Schier said he’s personally booked $80,000 of catering contracts himself over the last 60 days, which is a process he equated to fishing—sometimes the fish are biting, and others it’s about spreading brand awareness and connections for a more proper return to normal business and workplace conditions.
“It’s a great way to help people and they all need that,” Schier added. “They deserve the same tools and resources as everybody else.”
With so many delivery and takeout service providers hitting the market, along with an existing armada of POS and delivery integration companies, part of achieving dominance includes deciding when to invest in new technology, versus stopgap measures that can bring in profits that can be used for more comprehensive tech upgrades further down the line.
Beyond that, the team can also look out for less obvious issues like staff inefficiency or PCI compliance issues, like when a restaurant sends an employee out to the parking lot with an iPhone and Square card reader for takeout orders, which is a major liability red flag.
From his own experience, many restaurant operators become paralyzed or feel overwhelmed with everything new that’s being thrown at them at them—and often positioned like a choice between certain death or an exorbitant capital expenditure.

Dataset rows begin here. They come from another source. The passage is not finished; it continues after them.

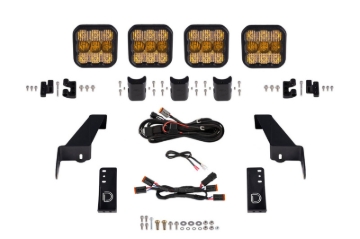 Picture of Diode Dynamics Jeep JL SS5 4-Pod CrossLink Grille Lightbar Kit Pro - Yellow Combo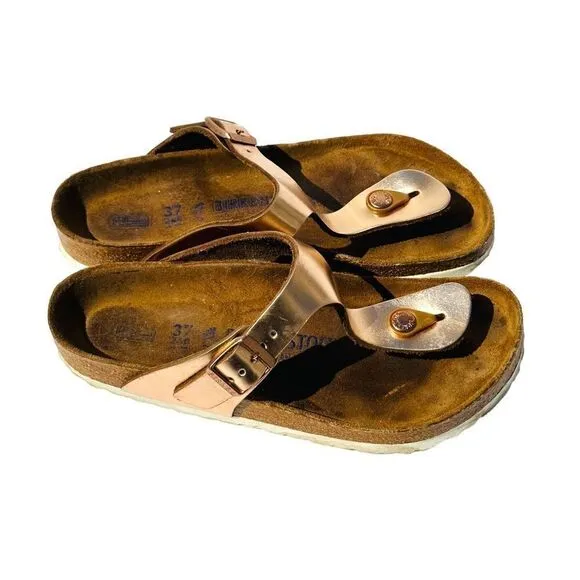 Birkenstock Womens Sandals Cork Footbed Buckle Slip On Metalic Pink Size 37 / US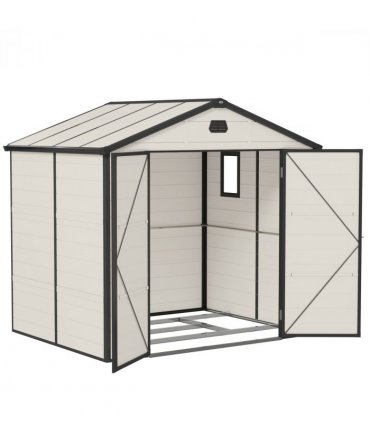 Outsunny 8 x 6ft Garden Shed Storage w/ Foundation Kit, Vents, Cream White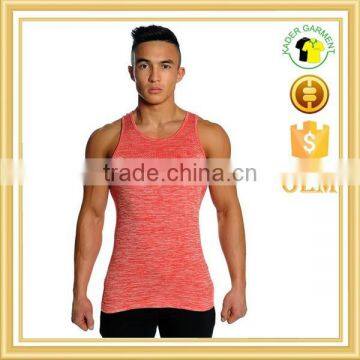 Custom logo slim fit tank top, muscle fit gym stringer vest men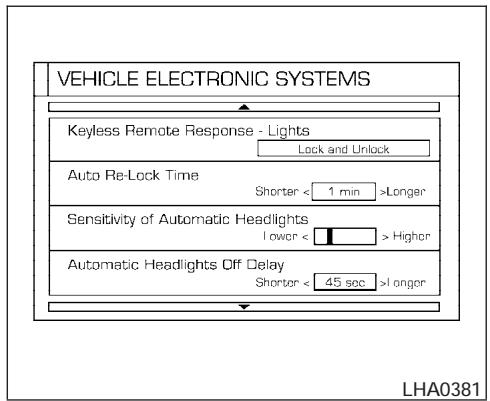 NISSAN ARMADA 2005 - Setting Audio or HVAC display: - 2
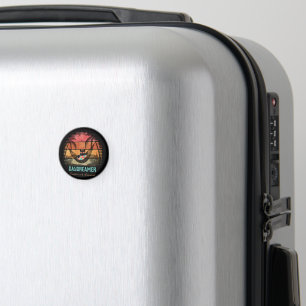 Daydreaming Cool Cat's Tropical Escape Circle Magnet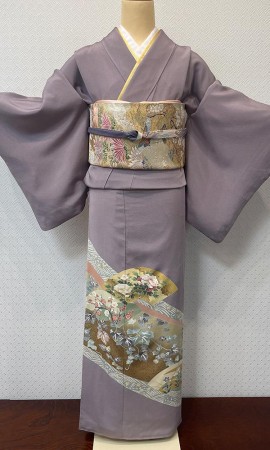 藤色の扇面　色留袖
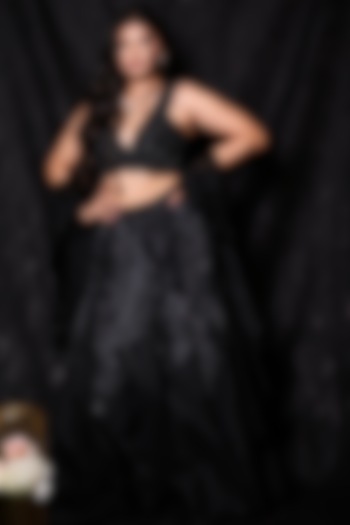 Black Organza Chiffon Wedding Lehenga Set by NEHA PUPREJA at Pernia's Pop Up Shop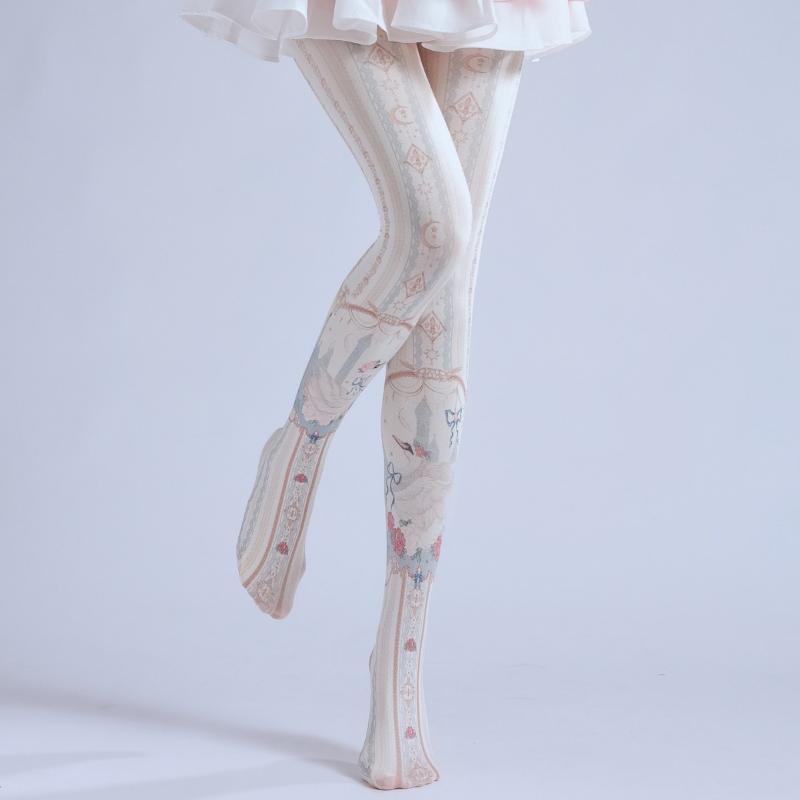 New Printed Pantyhose, Gorgeous Patterned White Pantyhose, Girl COS Socks, Cute With Comfortable Base Socks, Personalized Girly Socks butt pad lace  pajamas warm woman sexy  cloth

“We look at that holistically and say here’s where your business is, here’s where it could be, and here’s a quick easy way to get some wins first to get some sales generated in the cash register,” Schier said. “If you want to get to that level, items C D and E may cost a little bit of money, but let’s get your sales up first so you at least have some funds to pay for those kinds of thing—our real skill set is the operator and owner mindset of how to get where they need to go.”